Cerca de 58% dos alunos da rede pública têm rendimento abaixo da média em matemática, segundo pesquisa



Levantamento na plataforma Matific com quase 36 mil estudantes brasileiros revela que 41,1% dos estudantes da educação privada também estão com desempenho ruim na disciplina


A dificuldade no aprendizado da matemática afeta mais da metade dos alunos da rede pública de ensino no Brasil, desde a educação infantil até o sexto ano. Segundo levantamento inédito na plataforma Matific com quase 36 mil estudantes, 58,6%% dos discentes matriculados no ensino fundamental estão abaixo da média na disciplina.

O estudo foi feito com base no desempenho dos alunos dentro da plataforma Matific, sistema de jogos matemáticos utilizado por cerca de 100 mil estudantes brasileiros, de 250 colégios públicos e privados em todo o País.

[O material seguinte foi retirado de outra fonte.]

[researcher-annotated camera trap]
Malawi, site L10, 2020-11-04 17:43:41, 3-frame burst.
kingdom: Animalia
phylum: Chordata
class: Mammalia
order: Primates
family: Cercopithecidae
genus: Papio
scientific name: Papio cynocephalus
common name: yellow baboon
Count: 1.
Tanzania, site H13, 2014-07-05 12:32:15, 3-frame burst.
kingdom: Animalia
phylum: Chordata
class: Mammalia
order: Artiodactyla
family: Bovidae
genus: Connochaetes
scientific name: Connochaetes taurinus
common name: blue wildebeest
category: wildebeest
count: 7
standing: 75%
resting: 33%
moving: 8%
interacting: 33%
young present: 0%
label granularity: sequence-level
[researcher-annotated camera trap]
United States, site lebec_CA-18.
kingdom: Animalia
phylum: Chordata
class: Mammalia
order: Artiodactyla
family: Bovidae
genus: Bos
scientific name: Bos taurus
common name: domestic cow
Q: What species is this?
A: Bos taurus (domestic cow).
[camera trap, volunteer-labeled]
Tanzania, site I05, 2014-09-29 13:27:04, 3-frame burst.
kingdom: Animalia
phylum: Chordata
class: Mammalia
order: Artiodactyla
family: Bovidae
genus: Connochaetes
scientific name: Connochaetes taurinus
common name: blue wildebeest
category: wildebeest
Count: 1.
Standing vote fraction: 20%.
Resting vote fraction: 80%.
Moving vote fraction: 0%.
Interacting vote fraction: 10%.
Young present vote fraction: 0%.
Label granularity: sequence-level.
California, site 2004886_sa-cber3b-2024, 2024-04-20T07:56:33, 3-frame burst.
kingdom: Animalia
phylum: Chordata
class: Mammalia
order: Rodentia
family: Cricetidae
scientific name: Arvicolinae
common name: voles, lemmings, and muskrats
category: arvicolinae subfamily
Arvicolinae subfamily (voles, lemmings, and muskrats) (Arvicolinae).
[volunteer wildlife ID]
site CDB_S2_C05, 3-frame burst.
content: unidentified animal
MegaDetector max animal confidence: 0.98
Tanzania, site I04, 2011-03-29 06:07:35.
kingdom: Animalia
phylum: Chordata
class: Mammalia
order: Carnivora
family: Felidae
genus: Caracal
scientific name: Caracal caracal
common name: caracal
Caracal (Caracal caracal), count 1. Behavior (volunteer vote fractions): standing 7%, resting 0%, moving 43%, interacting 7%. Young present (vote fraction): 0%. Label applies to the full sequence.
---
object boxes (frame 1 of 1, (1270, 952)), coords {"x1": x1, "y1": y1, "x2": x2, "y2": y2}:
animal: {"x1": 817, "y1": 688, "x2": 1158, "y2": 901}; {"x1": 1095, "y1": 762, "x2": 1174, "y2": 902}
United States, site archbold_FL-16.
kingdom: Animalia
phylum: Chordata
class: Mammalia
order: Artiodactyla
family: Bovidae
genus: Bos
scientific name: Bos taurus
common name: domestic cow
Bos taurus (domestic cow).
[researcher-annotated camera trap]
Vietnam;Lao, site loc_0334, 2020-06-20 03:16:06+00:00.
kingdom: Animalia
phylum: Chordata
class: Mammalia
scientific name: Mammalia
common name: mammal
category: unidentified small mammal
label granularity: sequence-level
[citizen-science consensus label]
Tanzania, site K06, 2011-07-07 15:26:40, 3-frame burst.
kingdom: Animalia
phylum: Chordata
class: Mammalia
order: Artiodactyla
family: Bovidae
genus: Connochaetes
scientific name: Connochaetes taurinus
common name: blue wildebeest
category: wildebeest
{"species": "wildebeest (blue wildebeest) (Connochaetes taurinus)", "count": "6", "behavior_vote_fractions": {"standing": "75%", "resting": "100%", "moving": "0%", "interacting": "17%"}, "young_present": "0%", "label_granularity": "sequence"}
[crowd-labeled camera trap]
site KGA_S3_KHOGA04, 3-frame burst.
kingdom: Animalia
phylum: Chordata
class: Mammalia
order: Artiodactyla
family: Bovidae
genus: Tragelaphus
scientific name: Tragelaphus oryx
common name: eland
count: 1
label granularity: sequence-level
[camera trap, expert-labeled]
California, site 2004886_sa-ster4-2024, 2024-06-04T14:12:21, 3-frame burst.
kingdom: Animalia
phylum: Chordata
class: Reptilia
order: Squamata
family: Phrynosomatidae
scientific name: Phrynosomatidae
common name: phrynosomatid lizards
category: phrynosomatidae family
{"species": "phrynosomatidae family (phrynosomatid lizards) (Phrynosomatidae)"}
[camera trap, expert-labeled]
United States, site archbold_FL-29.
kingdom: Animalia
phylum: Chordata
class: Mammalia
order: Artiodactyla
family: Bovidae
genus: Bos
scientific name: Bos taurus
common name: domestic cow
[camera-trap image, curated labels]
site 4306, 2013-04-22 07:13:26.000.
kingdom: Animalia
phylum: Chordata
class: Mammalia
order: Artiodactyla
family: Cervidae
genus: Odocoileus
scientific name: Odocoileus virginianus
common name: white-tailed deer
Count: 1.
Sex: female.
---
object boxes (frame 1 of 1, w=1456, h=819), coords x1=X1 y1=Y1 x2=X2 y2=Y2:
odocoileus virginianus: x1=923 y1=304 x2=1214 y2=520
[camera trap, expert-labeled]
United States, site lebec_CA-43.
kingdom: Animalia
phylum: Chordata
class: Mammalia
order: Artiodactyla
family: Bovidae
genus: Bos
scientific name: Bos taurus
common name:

A pesquisa considerou o volume de erros e acertos apresentados nos primeiros seis meses pelos alunos de 4 a 11 anos nos exercícios digitais aplicados em salas de aula, de janeiro a julho de 2017. A plataforma conta com 1,6 mil jogos educacionais de matemática e possui uma média de 50 mil jogos executados por dia nos colégios brasileiros.

Já nos colégios particulares, o desempenho dos alunos não diferente muito do verificado na rede pública. O levantamento mostra que 41,1% dos estudantes também apresentam desempenho abaixo da média em matemática.

Por outro lado, quase 14% dos alunos da rede particular tiveram desempenho máximo, com quase 100% de acerto nos exercícios propostos. E, nos colégios públicos, a nota máxima foi obtida por cerca de 8% dos estudantes.

Para a psicopedagoga Ana Paula Carmagnani, consultora da Matific Brasil, o estudo mostra um cenário preocupante da matemática no Brasil, que se assemelha muito com os dados de avaliações oficiais do governo. “Se o ensino da matemática continuar baseado em decorar e memorizar, os alunos continuarão a ter desempenhos abaixo da média”, comenta.

“Tecnologias como a da Matific promovem uma aprendizagem mais profunda, pois, além de engajá-los em situações cotidianas, estimulam a curiosidade, a exploração, o raciocínio lógico e a aprendizagem pela descoberta, em um ambiente lúdico e interativo”, acrescenta.

Ana Paula lembra ainda que os jogos educacionais fornecem aos professores dados de desempenho de seus alunos em tempo real. “Isso permite que o professor personalize as atividades de acordo com o momento de aprendizagem de cada aluno”, conclui.
 
Performance em Matemática
Tipo
Desempenho
Escolas Públicas
58,60%
32,66%
8,74%
Escolas Privadas
41,10%
45,36%
13,54%
 
Abaixo da Média
Na Média
Acima da Média

 
Jogos educacionais elevam desempenho dos alunos pela matemática

Um estudo conduzido pela Universidade de Sidney, na Austrália revelou um aumento de 34% no desempenho do alunos em provas finais após um ano de uso da plataforma Matific. Em Israel, o nível de interesse pela matemática foi 33% maior nos estudantes que usam a Matific em comparação com os que não utilizam.